THINGS TO DO:
1) According to the article about the Merritt barn, how much fencing did the tornado knock down on the farm?
2) From the Merritt barn article, extract the text between "The Merritts live" and "anything could help.", inclusive.
3) Continue the article about the Merritt barn restoration from where it stops.

Crews raise the roof on local barn

Monday, August 8, 2011

Jay Eicher, at left, and Craig Kramer, at center, worked on getting the framework straight on the Merritt barn as they progressed in setting new trusses for the structure. [Times Photo by Murray Bishoff]
One scar on the landscape inflicted by the May 22 tornado disappeared this past week, and restoration work on Barry and Gina Merritt's barn brought the historic structure back from ruins.

The Merritts live just west of the Newton county line in Lawrence County. When the tornado passed through Wentworth, it rolled across the Merritts' farm. It pulled on their century-old house, tugging the lath and plaster an eighth to a quarter of an inch off the studs. It knocked down a mile of fencing on the 660 acres and enough trees to make 300 logs.

The biggest hurt came when the old dairy barn across from the house was struck hard by the storm. A big five-pointed star on the roof had made it a landmark. The storm caved in the roof and the front gable. The two cattle inside were fine, protected largely by the two-foot thick walls.

The Merritts had the barn restored about five years ago and didn't think this time anything could help.

Southwest Contractors, a Mennonite construction company based east of Carthage, had done the earlier restoration and had other ideas.

"The barn was built in the typical way barns used to be built with a stick frame," said Sylvan Knepp, construction foreman for Southwest Construction. "We went with a truss style, which is engineered to hold more weight. That way we don't have to do as much framing."

Knepp and his crew of Craig Kramer and Jay Eicher took off the damaged sections, leaving the rear gable and stone walls with the thick oak beams in place. Barry Merritt attributed much of the building's strength to the oak, still bearing the original square nails. Merrritt said the original construction must have been done when the wood was green. Most nails would bend in an attempt to hammer them in now.

RECORDED DATA:
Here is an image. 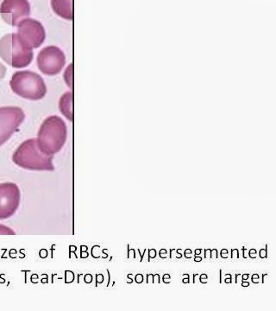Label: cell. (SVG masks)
<instances>
[{"label":"cell","instance_id":"6da1fadb","mask_svg":"<svg viewBox=\"0 0 276 311\" xmlns=\"http://www.w3.org/2000/svg\"><path fill=\"white\" fill-rule=\"evenodd\" d=\"M68 136L65 121L56 115L45 118L39 128L36 143L40 151L48 156H54L63 148Z\"/></svg>","mask_w":276,"mask_h":311},{"label":"cell","instance_id":"7a4b0ae2","mask_svg":"<svg viewBox=\"0 0 276 311\" xmlns=\"http://www.w3.org/2000/svg\"><path fill=\"white\" fill-rule=\"evenodd\" d=\"M12 161L17 166L33 171H53V156L42 153L35 138L24 141L17 148L12 156Z\"/></svg>","mask_w":276,"mask_h":311},{"label":"cell","instance_id":"3957f363","mask_svg":"<svg viewBox=\"0 0 276 311\" xmlns=\"http://www.w3.org/2000/svg\"><path fill=\"white\" fill-rule=\"evenodd\" d=\"M0 57L14 69H24L33 61L34 52L17 33H9L0 38Z\"/></svg>","mask_w":276,"mask_h":311},{"label":"cell","instance_id":"277c9868","mask_svg":"<svg viewBox=\"0 0 276 311\" xmlns=\"http://www.w3.org/2000/svg\"><path fill=\"white\" fill-rule=\"evenodd\" d=\"M10 87L14 94L23 99L39 100L46 96L47 86L42 76L30 70L14 73Z\"/></svg>","mask_w":276,"mask_h":311},{"label":"cell","instance_id":"5b68a950","mask_svg":"<svg viewBox=\"0 0 276 311\" xmlns=\"http://www.w3.org/2000/svg\"><path fill=\"white\" fill-rule=\"evenodd\" d=\"M36 64L43 75L57 76L65 67V54L59 47L47 46L40 50L36 58Z\"/></svg>","mask_w":276,"mask_h":311},{"label":"cell","instance_id":"8992f818","mask_svg":"<svg viewBox=\"0 0 276 311\" xmlns=\"http://www.w3.org/2000/svg\"><path fill=\"white\" fill-rule=\"evenodd\" d=\"M24 119L25 114L18 106L0 107V146L12 137Z\"/></svg>","mask_w":276,"mask_h":311},{"label":"cell","instance_id":"52a82bcc","mask_svg":"<svg viewBox=\"0 0 276 311\" xmlns=\"http://www.w3.org/2000/svg\"><path fill=\"white\" fill-rule=\"evenodd\" d=\"M17 34L28 47L32 50L38 49L46 39V31L42 23L36 19L27 18L17 25Z\"/></svg>","mask_w":276,"mask_h":311},{"label":"cell","instance_id":"ba28073f","mask_svg":"<svg viewBox=\"0 0 276 311\" xmlns=\"http://www.w3.org/2000/svg\"><path fill=\"white\" fill-rule=\"evenodd\" d=\"M21 191L14 182L0 183V220L15 214L19 208Z\"/></svg>","mask_w":276,"mask_h":311},{"label":"cell","instance_id":"9c48e42d","mask_svg":"<svg viewBox=\"0 0 276 311\" xmlns=\"http://www.w3.org/2000/svg\"><path fill=\"white\" fill-rule=\"evenodd\" d=\"M31 13L29 0H3L0 4V16L4 23L11 26H17Z\"/></svg>","mask_w":276,"mask_h":311},{"label":"cell","instance_id":"30bf717a","mask_svg":"<svg viewBox=\"0 0 276 311\" xmlns=\"http://www.w3.org/2000/svg\"><path fill=\"white\" fill-rule=\"evenodd\" d=\"M50 4L58 17L68 21L73 20V0H51Z\"/></svg>","mask_w":276,"mask_h":311},{"label":"cell","instance_id":"8fae6325","mask_svg":"<svg viewBox=\"0 0 276 311\" xmlns=\"http://www.w3.org/2000/svg\"><path fill=\"white\" fill-rule=\"evenodd\" d=\"M59 109L64 117L70 121L73 120V100L71 92H67L61 97L59 100Z\"/></svg>","mask_w":276,"mask_h":311},{"label":"cell","instance_id":"7c38bea8","mask_svg":"<svg viewBox=\"0 0 276 311\" xmlns=\"http://www.w3.org/2000/svg\"><path fill=\"white\" fill-rule=\"evenodd\" d=\"M64 80L69 87H72V64L69 65L64 72Z\"/></svg>","mask_w":276,"mask_h":311},{"label":"cell","instance_id":"4fadbf2b","mask_svg":"<svg viewBox=\"0 0 276 311\" xmlns=\"http://www.w3.org/2000/svg\"><path fill=\"white\" fill-rule=\"evenodd\" d=\"M15 232L12 228L4 224H0V235H15Z\"/></svg>","mask_w":276,"mask_h":311},{"label":"cell","instance_id":"5bb4252c","mask_svg":"<svg viewBox=\"0 0 276 311\" xmlns=\"http://www.w3.org/2000/svg\"><path fill=\"white\" fill-rule=\"evenodd\" d=\"M7 73V69L1 61H0V80H3Z\"/></svg>","mask_w":276,"mask_h":311},{"label":"cell","instance_id":"9a60e30c","mask_svg":"<svg viewBox=\"0 0 276 311\" xmlns=\"http://www.w3.org/2000/svg\"><path fill=\"white\" fill-rule=\"evenodd\" d=\"M156 257V251L155 249H150L149 250V261L151 258H155Z\"/></svg>","mask_w":276,"mask_h":311},{"label":"cell","instance_id":"2e32d148","mask_svg":"<svg viewBox=\"0 0 276 311\" xmlns=\"http://www.w3.org/2000/svg\"><path fill=\"white\" fill-rule=\"evenodd\" d=\"M143 275L142 274H138L136 277H135V280L138 283V284H142L143 282Z\"/></svg>","mask_w":276,"mask_h":311},{"label":"cell","instance_id":"e0dca14e","mask_svg":"<svg viewBox=\"0 0 276 311\" xmlns=\"http://www.w3.org/2000/svg\"><path fill=\"white\" fill-rule=\"evenodd\" d=\"M200 276V275H199ZM207 279H208V276L207 274H201L200 276V281L202 284H207Z\"/></svg>","mask_w":276,"mask_h":311},{"label":"cell","instance_id":"ac0fdd59","mask_svg":"<svg viewBox=\"0 0 276 311\" xmlns=\"http://www.w3.org/2000/svg\"><path fill=\"white\" fill-rule=\"evenodd\" d=\"M257 249H250L249 251V258H257Z\"/></svg>","mask_w":276,"mask_h":311},{"label":"cell","instance_id":"d6986e66","mask_svg":"<svg viewBox=\"0 0 276 311\" xmlns=\"http://www.w3.org/2000/svg\"><path fill=\"white\" fill-rule=\"evenodd\" d=\"M162 280L164 284H169L171 282V277L169 274H165L163 277H162Z\"/></svg>","mask_w":276,"mask_h":311},{"label":"cell","instance_id":"ffe728a7","mask_svg":"<svg viewBox=\"0 0 276 311\" xmlns=\"http://www.w3.org/2000/svg\"><path fill=\"white\" fill-rule=\"evenodd\" d=\"M220 255H221V258H227L228 256H229V252H228L227 249H222L221 252H220Z\"/></svg>","mask_w":276,"mask_h":311},{"label":"cell","instance_id":"44dd1931","mask_svg":"<svg viewBox=\"0 0 276 311\" xmlns=\"http://www.w3.org/2000/svg\"><path fill=\"white\" fill-rule=\"evenodd\" d=\"M251 279H252L254 284H258L260 282V277L258 274H254L253 276L251 277Z\"/></svg>","mask_w":276,"mask_h":311},{"label":"cell","instance_id":"7402d4cb","mask_svg":"<svg viewBox=\"0 0 276 311\" xmlns=\"http://www.w3.org/2000/svg\"><path fill=\"white\" fill-rule=\"evenodd\" d=\"M167 254H168V251L166 250V249H161L160 252H159V255H160V257L161 258H167Z\"/></svg>","mask_w":276,"mask_h":311},{"label":"cell","instance_id":"603a6c76","mask_svg":"<svg viewBox=\"0 0 276 311\" xmlns=\"http://www.w3.org/2000/svg\"><path fill=\"white\" fill-rule=\"evenodd\" d=\"M192 252L191 249H187V250L185 251L184 256L186 257V258H191L192 256Z\"/></svg>","mask_w":276,"mask_h":311},{"label":"cell","instance_id":"cb8c5ba5","mask_svg":"<svg viewBox=\"0 0 276 311\" xmlns=\"http://www.w3.org/2000/svg\"><path fill=\"white\" fill-rule=\"evenodd\" d=\"M260 257L261 258H267V246H266V249H261L260 251Z\"/></svg>","mask_w":276,"mask_h":311},{"label":"cell","instance_id":"d4e9b609","mask_svg":"<svg viewBox=\"0 0 276 311\" xmlns=\"http://www.w3.org/2000/svg\"><path fill=\"white\" fill-rule=\"evenodd\" d=\"M156 282H157L158 284H160V275H159V274H155V275H154L153 276L152 283L155 284Z\"/></svg>","mask_w":276,"mask_h":311},{"label":"cell","instance_id":"484cf974","mask_svg":"<svg viewBox=\"0 0 276 311\" xmlns=\"http://www.w3.org/2000/svg\"><path fill=\"white\" fill-rule=\"evenodd\" d=\"M236 256V258H239V253H238V249H232L231 251V258H234Z\"/></svg>","mask_w":276,"mask_h":311},{"label":"cell","instance_id":"4316f807","mask_svg":"<svg viewBox=\"0 0 276 311\" xmlns=\"http://www.w3.org/2000/svg\"><path fill=\"white\" fill-rule=\"evenodd\" d=\"M211 249H206L205 250V258H211Z\"/></svg>","mask_w":276,"mask_h":311},{"label":"cell","instance_id":"83f0119b","mask_svg":"<svg viewBox=\"0 0 276 311\" xmlns=\"http://www.w3.org/2000/svg\"><path fill=\"white\" fill-rule=\"evenodd\" d=\"M211 258L215 257L216 258H218V250L217 249H212L211 252Z\"/></svg>","mask_w":276,"mask_h":311},{"label":"cell","instance_id":"f1b7e54d","mask_svg":"<svg viewBox=\"0 0 276 311\" xmlns=\"http://www.w3.org/2000/svg\"><path fill=\"white\" fill-rule=\"evenodd\" d=\"M249 285H250L249 282H247L246 280H243L242 282V286H243V287H249Z\"/></svg>","mask_w":276,"mask_h":311},{"label":"cell","instance_id":"f546056e","mask_svg":"<svg viewBox=\"0 0 276 311\" xmlns=\"http://www.w3.org/2000/svg\"><path fill=\"white\" fill-rule=\"evenodd\" d=\"M132 274H128V284H132L133 279H132Z\"/></svg>","mask_w":276,"mask_h":311},{"label":"cell","instance_id":"4dcf8cb0","mask_svg":"<svg viewBox=\"0 0 276 311\" xmlns=\"http://www.w3.org/2000/svg\"><path fill=\"white\" fill-rule=\"evenodd\" d=\"M249 274H247V273L243 274V275L242 276V281L248 280V279H249Z\"/></svg>","mask_w":276,"mask_h":311},{"label":"cell","instance_id":"1f68e13d","mask_svg":"<svg viewBox=\"0 0 276 311\" xmlns=\"http://www.w3.org/2000/svg\"><path fill=\"white\" fill-rule=\"evenodd\" d=\"M145 253H146V249H144V252H143V253H141V252H140V250H139V249H138V253H139V254H140V256H141V259H140V261L142 262V259H143V256H144V255H145Z\"/></svg>","mask_w":276,"mask_h":311},{"label":"cell","instance_id":"d6a6232c","mask_svg":"<svg viewBox=\"0 0 276 311\" xmlns=\"http://www.w3.org/2000/svg\"><path fill=\"white\" fill-rule=\"evenodd\" d=\"M201 254V249H196L194 251V256H200Z\"/></svg>","mask_w":276,"mask_h":311},{"label":"cell","instance_id":"836d02e7","mask_svg":"<svg viewBox=\"0 0 276 311\" xmlns=\"http://www.w3.org/2000/svg\"><path fill=\"white\" fill-rule=\"evenodd\" d=\"M182 282H183V284H189V282H190V280H189V276H188V277H185Z\"/></svg>","mask_w":276,"mask_h":311},{"label":"cell","instance_id":"e575fe53","mask_svg":"<svg viewBox=\"0 0 276 311\" xmlns=\"http://www.w3.org/2000/svg\"><path fill=\"white\" fill-rule=\"evenodd\" d=\"M180 251H181V249H178V250L176 251L177 252L176 258H181V257H182V254L180 253Z\"/></svg>","mask_w":276,"mask_h":311},{"label":"cell","instance_id":"d590c367","mask_svg":"<svg viewBox=\"0 0 276 311\" xmlns=\"http://www.w3.org/2000/svg\"><path fill=\"white\" fill-rule=\"evenodd\" d=\"M202 260V258L200 256H194V261L200 262Z\"/></svg>","mask_w":276,"mask_h":311},{"label":"cell","instance_id":"8d00e7d4","mask_svg":"<svg viewBox=\"0 0 276 311\" xmlns=\"http://www.w3.org/2000/svg\"><path fill=\"white\" fill-rule=\"evenodd\" d=\"M224 282H225V284H231V277H226Z\"/></svg>","mask_w":276,"mask_h":311},{"label":"cell","instance_id":"74e56055","mask_svg":"<svg viewBox=\"0 0 276 311\" xmlns=\"http://www.w3.org/2000/svg\"><path fill=\"white\" fill-rule=\"evenodd\" d=\"M242 257L244 258H247V256L245 255L246 247H242Z\"/></svg>","mask_w":276,"mask_h":311},{"label":"cell","instance_id":"f35d334b","mask_svg":"<svg viewBox=\"0 0 276 311\" xmlns=\"http://www.w3.org/2000/svg\"><path fill=\"white\" fill-rule=\"evenodd\" d=\"M219 282H220V284L222 283V271L220 270V278H219Z\"/></svg>","mask_w":276,"mask_h":311},{"label":"cell","instance_id":"ab89813d","mask_svg":"<svg viewBox=\"0 0 276 311\" xmlns=\"http://www.w3.org/2000/svg\"><path fill=\"white\" fill-rule=\"evenodd\" d=\"M266 276H268V274L266 273V274H263V275H262V284L264 283V278H265V277H266Z\"/></svg>","mask_w":276,"mask_h":311},{"label":"cell","instance_id":"60d3db41","mask_svg":"<svg viewBox=\"0 0 276 311\" xmlns=\"http://www.w3.org/2000/svg\"><path fill=\"white\" fill-rule=\"evenodd\" d=\"M239 276H240V274H237V275H236V281H235L236 283H238V277H239Z\"/></svg>","mask_w":276,"mask_h":311}]
</instances>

EXERCISE RESPONSES:
1) A mile of fencing.

2)
The Merritts live just west of the Newton county line in Lawrence County. When the tornado passed through Wentworth, it rolled across the Merritts' farm. It pulled on their century-old house, tugging the lath and plaster an eighth to a quarter of an inch off the studs. It knocked down a mile of fencing on the 660 acres and enough trees to make 300 logs.

The biggest hurt came when the old dairy barn across from the house was struck hard by the storm. A big five-pointed star on the roof had made it a landmark. The storm caved in the roof and the front gable. The two cattle inside were fine, protected largely by the two-foot thick walls.

The Merritts had the barn restored about five years ago and didn't think this time anything could help.

3)
Knepp brought a skid steer, and one by one lifted 10 trusses in place.

"The biggest challenge was getting everything straightened up after everything was messed up so bad," Knepp said.

His crew put a level on the sections as they progressed. Knepp said they preferred to use four-foot centers with two-by-four pylons on top.

In a day, the crew put up the trusses then returned a second day to lay the metal roof on the ribbing of wood laid horizontally across the trusses. They planned to return this week to rebuild the front gable.

While the barn was is disrepair, another storm had blown through with 60-mile-per-hour winds. Merritt worried that the unsupported rear gable might give way, but it held, as always.

As barns goes, the Merritts' structure qualifies as medium sized. Merritt uses it mostly for young cows and for storing square hay bales. He lost three barns and two grain bins in the storm, but the sentimental value and strategic location of the historic barn made it the biggest loss.

With the shape of the barn coming back over the farm's skyline and carpenters arriving to put drywall in the house to stabilize the displaced lath walls, Barry Merritt's easy smile came back. The memory of May 22 could begin to fade away.